Friday, October 25, 2013

Implications of the capesize crash (CIMB)

 Implications of the capesize crash
Capesize rates have plunged 41% from the recent high of US$42,211/day on 25 September to US$24,845 at yesterday’s close as the Chinese halt their restocking of iron ore for now. But supramax and handysize rates continued to rise 10-15% in the past month.

 Although we are Neutral on the sector, we reiterate an Outperform on our top pick, Pacific Basin as we expect the rate uptrend for smaller vessel classes to continue in 4Q13. We also have Maybulk on Outperform but Underperforms on PSL and STX Pan Ocean due to continued losses from the core bulk shipping business.

What Happened
The recent capesize rally lasted 125 days from 24 May to 25 Sep and has resulted in an eightfold rise in capesize rates. The rally was supported by a 15% yoy rise in China’s Sep iron ore imports, backed by low iron ore inventories and strong crude steel production growth. While iron ore stocks are still very low, China’s restocking exercise may be over for now as Chinese finished steel prices have resumed their weakening trend due to overproduction, crimping profits for steel mills. Also, China’s electricity production fell 13% mom in Sep, suggesting slowing momentum in its energy-intensive heavy industry, which is dominated by state-owned firms and which led the summer rebound. Also, while Chinese property prices continue to rise, property inventories continue to increase and recent rates of construction cannot be sustained as property sales are barely higher than they were a year ago.

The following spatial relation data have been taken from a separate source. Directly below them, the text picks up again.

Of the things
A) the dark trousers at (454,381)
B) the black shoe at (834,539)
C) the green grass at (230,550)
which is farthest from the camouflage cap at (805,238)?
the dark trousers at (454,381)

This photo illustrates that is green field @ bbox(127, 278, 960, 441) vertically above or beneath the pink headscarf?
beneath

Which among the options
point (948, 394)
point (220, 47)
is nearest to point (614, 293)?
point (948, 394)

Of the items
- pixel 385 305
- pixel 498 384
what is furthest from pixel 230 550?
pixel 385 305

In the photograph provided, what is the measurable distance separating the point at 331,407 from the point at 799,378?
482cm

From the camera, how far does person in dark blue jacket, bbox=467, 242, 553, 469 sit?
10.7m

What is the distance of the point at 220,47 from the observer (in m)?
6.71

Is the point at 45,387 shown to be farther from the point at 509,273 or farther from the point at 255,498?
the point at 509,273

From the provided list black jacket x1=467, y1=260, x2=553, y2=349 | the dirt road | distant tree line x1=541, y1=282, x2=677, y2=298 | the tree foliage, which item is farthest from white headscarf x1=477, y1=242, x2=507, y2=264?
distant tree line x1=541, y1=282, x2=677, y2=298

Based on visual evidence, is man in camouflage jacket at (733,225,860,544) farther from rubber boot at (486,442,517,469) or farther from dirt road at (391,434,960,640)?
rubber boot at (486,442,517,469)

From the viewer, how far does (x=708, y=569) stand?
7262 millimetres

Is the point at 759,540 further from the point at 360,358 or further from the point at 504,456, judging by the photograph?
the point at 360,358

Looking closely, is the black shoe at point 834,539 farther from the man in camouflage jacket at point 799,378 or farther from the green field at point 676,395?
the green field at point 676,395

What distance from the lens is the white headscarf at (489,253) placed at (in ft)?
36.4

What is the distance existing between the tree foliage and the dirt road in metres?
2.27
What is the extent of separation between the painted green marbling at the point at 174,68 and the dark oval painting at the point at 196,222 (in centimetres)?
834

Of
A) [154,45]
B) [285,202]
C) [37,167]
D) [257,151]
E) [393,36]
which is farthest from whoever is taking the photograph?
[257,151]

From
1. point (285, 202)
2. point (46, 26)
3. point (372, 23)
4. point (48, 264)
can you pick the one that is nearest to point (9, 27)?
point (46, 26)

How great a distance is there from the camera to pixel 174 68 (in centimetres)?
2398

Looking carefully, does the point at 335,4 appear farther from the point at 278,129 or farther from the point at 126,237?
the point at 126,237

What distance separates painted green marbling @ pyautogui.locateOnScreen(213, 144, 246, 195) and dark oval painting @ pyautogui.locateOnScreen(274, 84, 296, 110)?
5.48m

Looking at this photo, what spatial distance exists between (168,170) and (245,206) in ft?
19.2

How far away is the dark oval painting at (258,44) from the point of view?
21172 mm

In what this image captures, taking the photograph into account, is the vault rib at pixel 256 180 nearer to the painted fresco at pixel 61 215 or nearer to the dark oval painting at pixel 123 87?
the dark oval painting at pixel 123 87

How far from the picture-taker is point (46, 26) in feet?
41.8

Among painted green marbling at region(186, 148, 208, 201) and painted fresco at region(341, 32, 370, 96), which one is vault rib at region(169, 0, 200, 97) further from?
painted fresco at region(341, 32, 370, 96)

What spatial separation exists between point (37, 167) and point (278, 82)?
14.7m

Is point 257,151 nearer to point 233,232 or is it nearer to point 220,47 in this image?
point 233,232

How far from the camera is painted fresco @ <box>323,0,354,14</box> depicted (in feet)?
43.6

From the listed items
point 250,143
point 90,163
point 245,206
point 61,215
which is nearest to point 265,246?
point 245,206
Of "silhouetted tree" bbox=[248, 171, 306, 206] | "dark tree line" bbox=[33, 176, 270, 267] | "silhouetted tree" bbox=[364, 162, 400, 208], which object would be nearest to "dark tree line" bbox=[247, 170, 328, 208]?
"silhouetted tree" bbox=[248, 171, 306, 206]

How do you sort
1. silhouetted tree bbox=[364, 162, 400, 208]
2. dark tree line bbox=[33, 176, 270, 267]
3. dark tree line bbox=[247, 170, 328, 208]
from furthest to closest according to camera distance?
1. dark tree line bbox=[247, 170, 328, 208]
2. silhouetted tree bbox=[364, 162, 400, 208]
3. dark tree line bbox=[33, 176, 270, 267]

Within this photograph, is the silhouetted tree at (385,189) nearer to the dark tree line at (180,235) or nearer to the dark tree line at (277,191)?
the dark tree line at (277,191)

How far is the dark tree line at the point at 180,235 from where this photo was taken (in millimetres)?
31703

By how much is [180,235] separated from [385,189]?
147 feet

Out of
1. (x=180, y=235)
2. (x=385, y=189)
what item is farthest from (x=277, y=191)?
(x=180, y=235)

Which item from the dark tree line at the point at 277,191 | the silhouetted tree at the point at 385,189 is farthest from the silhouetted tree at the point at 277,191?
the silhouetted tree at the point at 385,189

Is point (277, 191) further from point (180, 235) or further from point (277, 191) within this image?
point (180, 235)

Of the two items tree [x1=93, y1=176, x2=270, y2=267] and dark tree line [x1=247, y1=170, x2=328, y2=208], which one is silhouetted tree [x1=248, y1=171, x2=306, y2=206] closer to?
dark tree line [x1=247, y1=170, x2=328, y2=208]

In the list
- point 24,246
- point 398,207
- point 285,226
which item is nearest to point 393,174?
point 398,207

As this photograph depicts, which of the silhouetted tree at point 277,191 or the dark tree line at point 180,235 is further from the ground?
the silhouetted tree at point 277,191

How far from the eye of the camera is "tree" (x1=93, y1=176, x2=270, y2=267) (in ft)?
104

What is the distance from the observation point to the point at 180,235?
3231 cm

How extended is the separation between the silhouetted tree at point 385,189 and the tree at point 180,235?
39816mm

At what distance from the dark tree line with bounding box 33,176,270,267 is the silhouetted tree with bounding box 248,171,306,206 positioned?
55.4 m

What We Think Share prices of dry bulk companies have done well since end-Jun when the capesize rally began. They have kept most of their gains in the past month despite the decline in capesize rates. But the market may no longer look so kindly on companies with capesize exposure (e.g. China Cosco or China Shipping Devt) or on other stocks which have exceeded their underlying SOP valuations.

What You Should Do
Pacific Basin is safe as it continues to trade at a significant discount to its underlying SOP. Should its share price fall with the capesize rate collapse, it would be a perfect opportunity for investors who have not participated in the past four months’ rally to enter the stock. Pacific Basin does not own a single capesize vessel.